Text segment
§

Infant immunities live fast and die young
Forgetful immune systems leave infants particularly prone to infections. Upending the common theory that weak immune cells are to blame, a Cornell study has found that infants’ immune systems actually respond to infection with more speed and strength than adults, but the immunities they create fail to last.
Published in the Journal of Immunology in May, 2014, the discovery reveals a new angle immunizations could take in protecting infants and children from infectious diseases.
Infectious disease accounts for more than a third of infant deaths worldwide, according to the World Health Organization. Immunizations protect people against dangerous complications by teaching immune systems to remember pathogens. But infant immunities rapidly wane, often requiring extra booster shots after an initial vaccine.
“The perfect vaccine would be a single dose given at birth that generates long-lasting immunity,” said immunologist Dr. Brian Rudd at the College of Veterinary Medicine, the study’s lead author. “No such vaccine exists because we haven’t understood why infants rapidly lose immunities. Our finding could change the way we immunize infants and ultimately lead to more effective ways of enhancing immunity in early life.”
Immunity against most microbes depends on forming memory T cells that remember specific pathogens and can rapidly respond to future infections. Adults almost always generate large numbers of effective memory T cells during infection, around 10% of which stay in a long-lived memory pool to rapidly respond next time.
Rudd found that newborn T cells generated in response to infection met dramatically different fates. When met with the same pathogen, newborn immune systems made T cells that responded more rapidly to infection than adult cells, but quickly became terminally differentiated, never making it into the memory pool. This disproves the common theory that newborn immune cells have a weak or sub-optimal response to infection.
“Surprisingly, we found that newborns’ cells actually responded more vigorously to infection compared to adults,” said Rudd. “We also found that newborns’ cells go through their lifespans more quickly and die off sooner, before they can give rise to memory T cells and remember what they’ve learned. So the immune system is forced to start the learning process over again when infected by the same pathogen later in life.”

§

Answer these questions from the article on infant immunity:
(a) In which journal was the Cornell study published, and in what month and year?
(b) According to the World Health Organization, what share of infant deaths worldwide is due to infectious disease?
(c) In adults, about what percentage of the memory T cells generated during infection stay in the long-lived memory pool?

Record excerpts
§

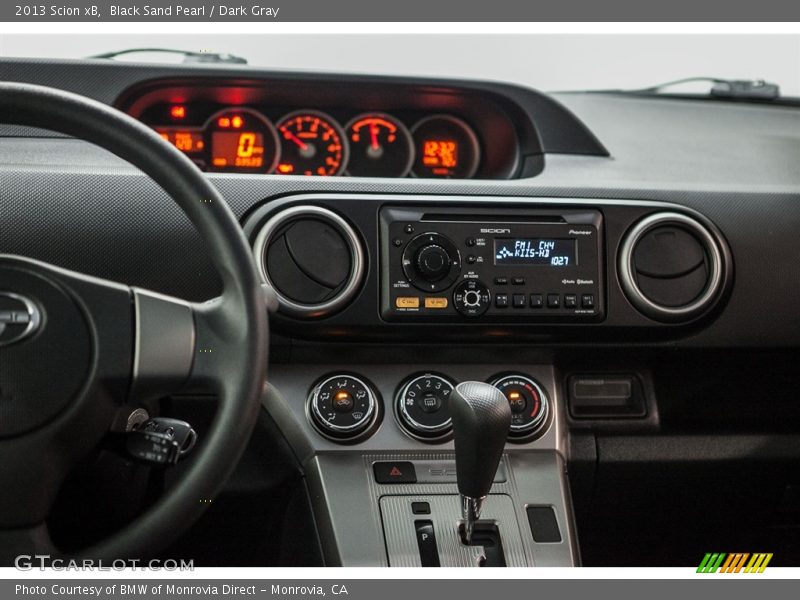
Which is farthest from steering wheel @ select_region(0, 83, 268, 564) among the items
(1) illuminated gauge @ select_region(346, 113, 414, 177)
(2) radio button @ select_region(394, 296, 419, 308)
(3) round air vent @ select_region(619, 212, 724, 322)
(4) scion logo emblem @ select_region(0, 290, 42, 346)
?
(1) illuminated gauge @ select_region(346, 113, 414, 177)

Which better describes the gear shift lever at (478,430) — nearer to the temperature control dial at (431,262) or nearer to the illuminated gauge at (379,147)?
the temperature control dial at (431,262)

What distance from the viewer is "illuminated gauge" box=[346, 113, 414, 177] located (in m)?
1.88

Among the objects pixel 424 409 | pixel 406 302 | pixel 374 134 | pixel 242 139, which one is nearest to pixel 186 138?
pixel 242 139

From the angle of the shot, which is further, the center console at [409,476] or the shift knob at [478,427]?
the center console at [409,476]

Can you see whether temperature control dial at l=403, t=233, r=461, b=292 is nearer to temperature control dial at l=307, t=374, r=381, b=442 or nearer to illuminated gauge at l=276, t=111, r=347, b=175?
temperature control dial at l=307, t=374, r=381, b=442

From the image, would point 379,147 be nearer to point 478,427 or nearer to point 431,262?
point 431,262

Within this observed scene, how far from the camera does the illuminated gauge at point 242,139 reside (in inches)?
72.4

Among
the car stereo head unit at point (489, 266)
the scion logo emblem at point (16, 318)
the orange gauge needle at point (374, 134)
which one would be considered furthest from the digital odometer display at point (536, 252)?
the scion logo emblem at point (16, 318)

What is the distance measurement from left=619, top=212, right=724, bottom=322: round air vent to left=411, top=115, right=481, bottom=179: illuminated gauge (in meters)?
0.46

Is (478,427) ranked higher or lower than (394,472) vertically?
higher

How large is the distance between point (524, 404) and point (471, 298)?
0.21m

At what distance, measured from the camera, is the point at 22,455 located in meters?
0.97

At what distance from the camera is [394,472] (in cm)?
150

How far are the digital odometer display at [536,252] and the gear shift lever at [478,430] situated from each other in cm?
29
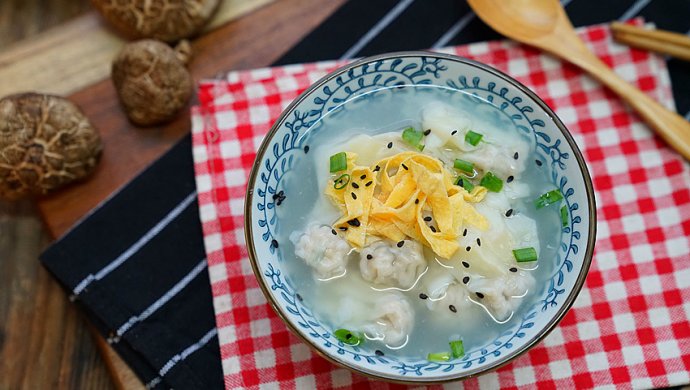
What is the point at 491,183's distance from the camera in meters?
2.13

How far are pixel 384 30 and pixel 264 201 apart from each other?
95cm

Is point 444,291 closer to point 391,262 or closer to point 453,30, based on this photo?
point 391,262

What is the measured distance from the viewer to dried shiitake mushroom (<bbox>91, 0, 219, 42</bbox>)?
2.61 m

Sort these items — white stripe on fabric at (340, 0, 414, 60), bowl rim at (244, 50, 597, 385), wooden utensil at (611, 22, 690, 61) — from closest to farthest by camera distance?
bowl rim at (244, 50, 597, 385) < wooden utensil at (611, 22, 690, 61) < white stripe on fabric at (340, 0, 414, 60)

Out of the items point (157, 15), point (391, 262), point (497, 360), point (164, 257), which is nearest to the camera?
point (497, 360)

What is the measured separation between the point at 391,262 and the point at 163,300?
0.89 meters

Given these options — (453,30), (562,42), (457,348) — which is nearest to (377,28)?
(453,30)

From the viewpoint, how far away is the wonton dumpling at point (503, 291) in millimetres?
2031

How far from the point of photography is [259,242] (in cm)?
209

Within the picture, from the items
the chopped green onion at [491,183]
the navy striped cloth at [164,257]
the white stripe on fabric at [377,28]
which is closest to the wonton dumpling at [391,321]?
the chopped green onion at [491,183]

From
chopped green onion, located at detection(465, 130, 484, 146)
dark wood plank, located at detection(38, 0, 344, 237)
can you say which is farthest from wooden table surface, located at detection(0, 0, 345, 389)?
chopped green onion, located at detection(465, 130, 484, 146)

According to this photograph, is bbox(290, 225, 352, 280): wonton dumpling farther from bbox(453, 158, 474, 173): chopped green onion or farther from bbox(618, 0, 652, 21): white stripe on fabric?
bbox(618, 0, 652, 21): white stripe on fabric

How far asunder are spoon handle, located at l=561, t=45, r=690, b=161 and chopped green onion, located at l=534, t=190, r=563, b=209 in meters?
0.60

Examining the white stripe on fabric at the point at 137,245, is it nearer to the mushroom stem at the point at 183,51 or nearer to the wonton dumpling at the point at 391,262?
the mushroom stem at the point at 183,51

§

The answer
(a) The Journal of Immunology, in May 2014.
(b) More than a third.
(c) Around 10%.